As Zepbound – and other GLP1 medicines – take the world by storm, the wine industry has been bracing itself to see what effects they have on wine consumption.
These drugs are considered to be a breakthrough category which helps discourage "food noise", and helps consumers disengage from habitual overconsumption. The $300-billion question is if they will also be able to reduce drinks noise and lessen wine consumption among those who take them.
This group of medicines mimics the GLP1 hormone in the small intestine. They encourage a slower emptying of the stomach and increase feelings of satiety, according to the Cleveland Clinic. They can be taken as pills or injected.
Some data
The Washington DC-based KFF, a health policy organization, says 18 percent of Americans say they have taken GLP1 medicines at some point, according to a late 2025 study. What is more, one in eight Americans is currently taking them, ostensibly for diabetes and weight loss. The greatest percentage of users, according to KFF, are in the 50-64-year-old age range.
However, it is hard to determine what impact GLP1 use is having on wine consumption in a shaky economy where rising wine prices crisscross with the sober-curious Generation Z and a medical climate where wine has been unfairly victimized.
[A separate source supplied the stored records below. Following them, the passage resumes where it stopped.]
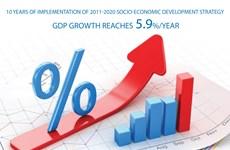 Development strategy boosts Vietnam's economic growth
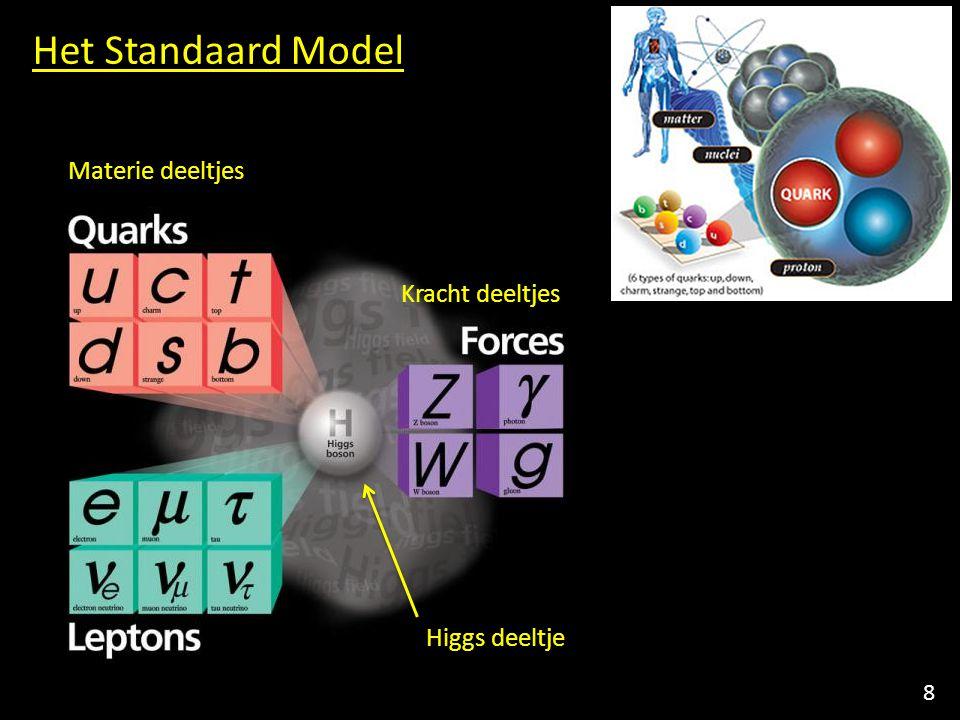 Het Standaard Model Materie deeltjes Kracht deeltjes Higgs deeltje 8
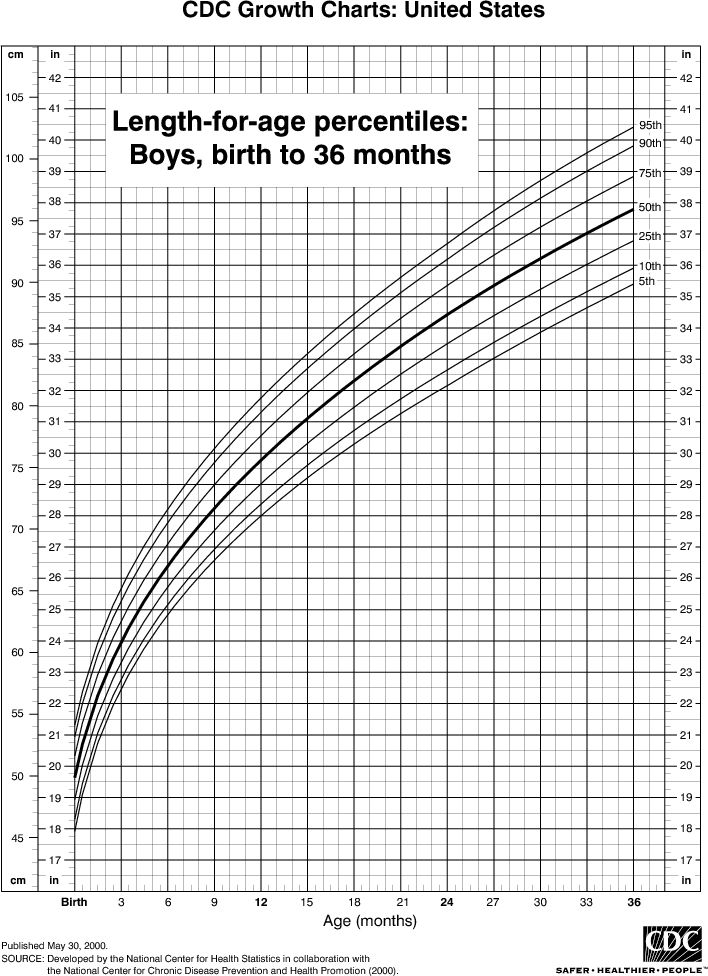 Length Chart for Boys, Birth to 36 Months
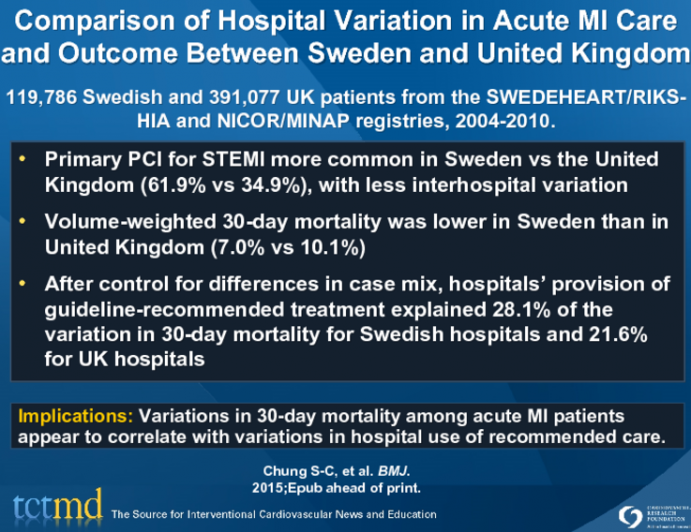 Comparison of Hospital Variation in Acute MI Care and Outcome Between Sweden and United Kingdom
While the bulk of GLP1 users lose weight, not all of them feel compelled to start drinking less wine. The ability to disengage from regular enjoyment of wine consumption seems to be very subjective (as it is with food cravings as well).
Rob McMillan, the executive vice-president of the Napa-based Silicon Valley Bank shared that he has been taking GLP1s for some time and that the medicine has helped him decrease his wine consumption measurably. He adds that once he got so involved in a project that he forgot to drink wine for two weeks. I have also used these medicines before and they didn't have a similar effect. So, the medicines' effect on the person in question seems to remain be very personal.
Health industry silence
The medical establishment at large, which has been heralding these medicines as a major medical breakthrough, suddenly became extremely silent when I inquired how GLP1s might interact with wine and how they might lessen wine consumption.
Almost no academics, hospitals or medical research agencies cared to comment on how this group of drugs interacts with wine. Not the private company Hers, where I sourced my meds, or another private-pay provider Ro, despite what they are paying the tennis player Serena Williams to wax poetic on television thanks to her reported weight loss with Ro.
National Institute of Health (NIH), the Mayo Clinic, the World Health Organization, Yale Medical School and a number of major researchers all failed to meet my deadline. It begs the question if they don’t have the answers or are perhaps concerned about the medicines' interaction with wine consumption overall.